横顔しか見えていないけど、カラスの濡れ羽色の髪と長い睫、高い鼻、透き通った白い肌で、正面から見ても美人だと確信できるような姿だった。
「なんの用かしら?」
彼女が私たちに気付き、演奏をストップする。
こちらを向いた彼女の顔は、やはりとてもきれいだった。幽霊なのでどこか存在が希薄で、それもまた儚い美しさを際立たせている。
「あ、今日は挨拶に来ました、来るのが遅れてすみません!」
と赤崎君が上半身を曲げながら言う。ゆうなというらしい女性はちらと彼の方を見て、またピアノに視線を向ける。
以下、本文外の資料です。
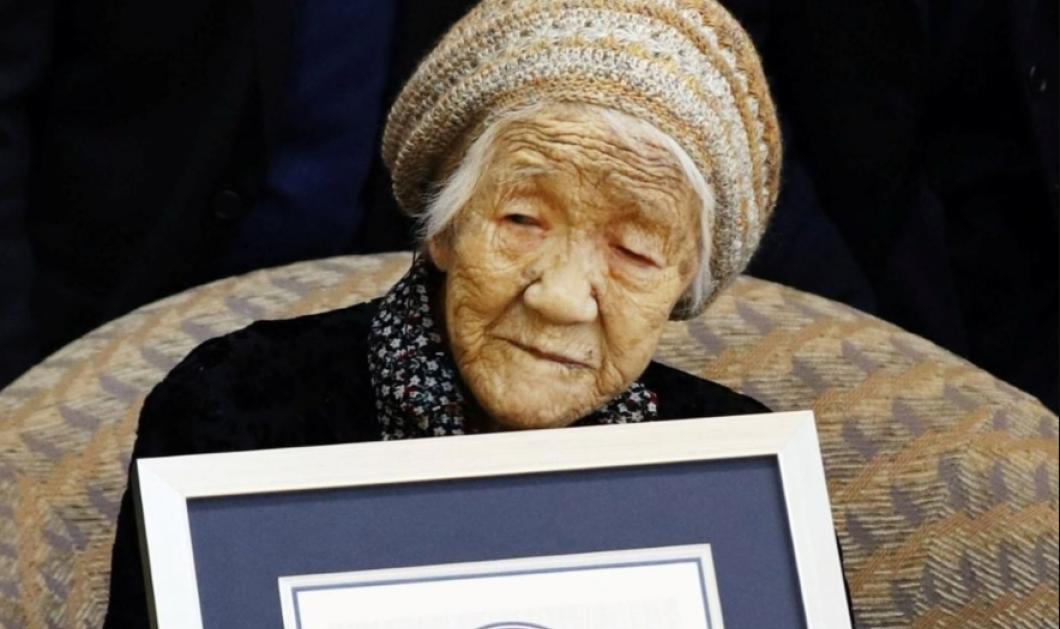Topwoman η Κάνε Τανάκα, 118 ετών: Η γηραιότερη κάτοικος του πλανήτη θα μεταφέρει την Ολυμπιακή Φλόγα στη Φουκουόκα - Κυρίως Φωτογραφία - Gallery - Video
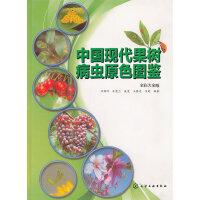 中国现代果树病虫原色图鉴(全彩大全版)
「べつにいいわ、わざわざ来てくれてありがとう、それで、用件はそれだけ?」
「あ、あと一つだけ訊きたいことが、その、白装束を着た女の幽霊がこの学校にいるらしいんですけど、見たことありませんか?」
私がそう言うと、ゆうなさんは私の方を見て、顎に手を添えた後、
「悪いけど、見たことないわね、そんな人」
「そうですか……」
「まぁ私はこの音楽室にいることが多いからね、他の人なら知ってるかもよ」
「ひとりで、いつもここで演奏しているんですか?」
と私が訊くと、ゆうなさんは寂しそうに微笑む。
「そうね、だいたい一人ね、花子さんとか、あと肝試しが目的の人がたまに来るくらい……」
そう言いながら、彼女はその細長い指で、鍵盤をツーとなぞった。
「そうだ、よかったら、帰る前に私の演奏、少し聴いていって」
と言った後、ゆうなさんはピアノを弾き出した。
曲は先ほどと同じく、ドビュッシーの『夢』。
「この『夢』を聴いたり弾いたりしている時、私いつも思うの、この曲を作った人は、きっと夢が叶わなかったんだろうなって」
儚げな顔でそう言いながら、彼女は鍵盤を叩く。
皆、彼女の演奏に聴き入っていた。
「私、小さいころからずっとピアノを弾いていてね、このままずっとピアノと共に生きていくんだと思ってた。でも、ある日、心臓病を患っていることがわかって、余命半年って言われて、演奏もできなくなって……私には夢があったんだけど叶わないまま、結局半年後くらいに死んじゃったの」
そう言いながらも、ゆうなさんは鍵盤の上で踊るように手を動かす。
流れてくる音から、彼女の苦悩や嘆きが伝わってくるような気がする。
演奏が終わると、彼女は私たちの方を向いた。
「聴いてくれてありがとう……あら、あなた、泣いているの?」
私は気づいたら涙を流していた。
「ごめんなさい、演奏を聴いていたら、なんだか、感動しちゃって……」
「いいのよ、なんで謝るの。礼を言うのはこちらの方よ、ありがとう。私、夢、叶っちゃった」
「え?」
涙を拭って、ゆうなさんを見つめると、彼女の体が消えかかっていた。
「私ね、人を泣かせるくらい、感動するような演奏をするのが夢だったの、だから、夢が叶っちゃった。ありがとう、私、どうやら満足しちゃったから成仏するみたい……最後にあなたに聴いてもらえてよかったわ」
そう言って涙を静かに流しながら、彼女は霧が晴れるように消えていった。
私が呆然としていると、花子さんが私の背中を叩いてくる。
「おい、なにしてくれてんだよ、お前のせいで七不思議が六不思議になったじゃねぇか」
「ご、ごめんなさい!」
「冗談だよ、お前のおかげでゆうなは幸せそうだった、ありがとな」
まさか花子さんに礼を言われるとは思わなかったので、少し驚いた。
でも、それよりも、気がかりなことが一つあって、私は今、そのことばかり考えていた。
曲の余韻に浸っていそうな赤崎君を見る。
彼も彼女のように、いつか自分の人生に満足して、成仏してしまうのだろうか?
そう考えると、少し寂しい気がした。